Open the file we just created:
sudo nano /etc/netplan/static.yaml
Paste or set the following (be sure to set the ethernets adaptor and IP address to align with your needs):
network:
version: 2
renderer: networkd
ethernets:
ens18:
addresses:
- 192.168.1.100/24
gateway4: 192.168.1.1
nameservers:
addresses: [8.8.8.8, 8.8.4.4]
Once you’ve copied the info, make sure to:
<ctrl+x>
y
<enter>
Now set the apply your new configuration:
sudo netplan apply
hosts
Update the hosts file so you can align IP addresses with hostnames:
sudo nano /etc/hosts
Add a line for each machine of interest:
192.168.1.100 ubuntu100
installing packages
You can use some basic commands to install default packages. For example, you can install curl:
sudo apt install curl
wget
Download a file, using the url with wget
:
wget https://dlcdn.apache.org/spark/spark-3.5.1/spark-3.5.1-bin-hadoop3.tgz
unpack a zipped file
tar xvf spark-3.5.1-bin-hadoop3.tgz
move files
You can move that file and rename it at the same time. In this example, we’re renaming “spark-3.5.1-bin-hadoop3” as “spark” and putting it in a new location.
sudo mv spark-3.5.1-bin-hadoop3 /opt/spark
bashrc
Use bashrc with enviromental variables for easy access to files. For example, want access to the contents of that spark folder?
sudo nano ~/.bashrc
Create a variable and point it to the folder we just created. Next, add that variable to our path. Add these two lines to the bashrc file, then save and close.
export SPARK_HOME=/opt/spark
export PATH=$PATH:$SPARK_HOME/bin:$SPARK_HOME/sbin
Apply the changes by running the following:
source ~/.bashrc
passwordless authentication
When we start working with multi-node clusters, we’ll need to allow our master nodes to execute tasks on the worker nodes.

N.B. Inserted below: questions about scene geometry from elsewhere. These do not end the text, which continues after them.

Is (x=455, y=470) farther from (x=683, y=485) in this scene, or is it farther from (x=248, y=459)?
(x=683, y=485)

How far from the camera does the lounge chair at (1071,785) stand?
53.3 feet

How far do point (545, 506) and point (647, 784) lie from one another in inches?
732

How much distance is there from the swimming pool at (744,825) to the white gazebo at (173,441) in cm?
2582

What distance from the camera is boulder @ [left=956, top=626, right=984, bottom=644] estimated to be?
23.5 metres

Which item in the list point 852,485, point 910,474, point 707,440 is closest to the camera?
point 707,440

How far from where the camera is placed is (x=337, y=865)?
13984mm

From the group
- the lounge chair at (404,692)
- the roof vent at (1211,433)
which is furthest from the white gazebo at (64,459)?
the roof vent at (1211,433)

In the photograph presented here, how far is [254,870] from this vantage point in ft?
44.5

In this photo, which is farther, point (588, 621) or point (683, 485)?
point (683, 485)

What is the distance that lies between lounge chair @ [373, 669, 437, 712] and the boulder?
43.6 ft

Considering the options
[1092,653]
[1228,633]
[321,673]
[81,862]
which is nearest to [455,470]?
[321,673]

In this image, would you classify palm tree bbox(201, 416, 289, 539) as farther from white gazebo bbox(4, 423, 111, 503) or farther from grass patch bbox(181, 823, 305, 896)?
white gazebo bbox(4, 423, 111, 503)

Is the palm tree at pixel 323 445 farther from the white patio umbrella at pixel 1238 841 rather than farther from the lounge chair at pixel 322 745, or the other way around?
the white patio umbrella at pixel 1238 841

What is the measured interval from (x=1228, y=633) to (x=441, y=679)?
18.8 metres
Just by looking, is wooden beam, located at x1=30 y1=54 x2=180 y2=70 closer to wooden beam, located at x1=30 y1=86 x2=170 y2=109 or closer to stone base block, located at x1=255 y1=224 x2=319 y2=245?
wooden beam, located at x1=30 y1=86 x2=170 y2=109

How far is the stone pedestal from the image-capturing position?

On the master node, run the following line of code to create an ssh key:
ssh-keygen -t rsa -b 4096
Assumptions:
- One master node with the hostname of ‘masternode’
- One worker node with the hostname of ‘workernode’
- A user with the username of ‘username’
- The user has access to both the masternode and the workdernode
- Execute both commands from the masternode
- Yes, you are copying the command to both the master node and the worker nodes. This will allow future commands to be executed without entering a password.
- When initially copying the ssh keys, you’ll be prompted to the password of the machine you’re copying the files to.
Copy to the master node:
ssh-copy-id username@masternode
Copy to each worker node:
ssh-copy-id username@workernode
Once copied, you can test passwordless authentication by trying to ssh into each machine from the master node. If applied correctly, you should not have to enter a password.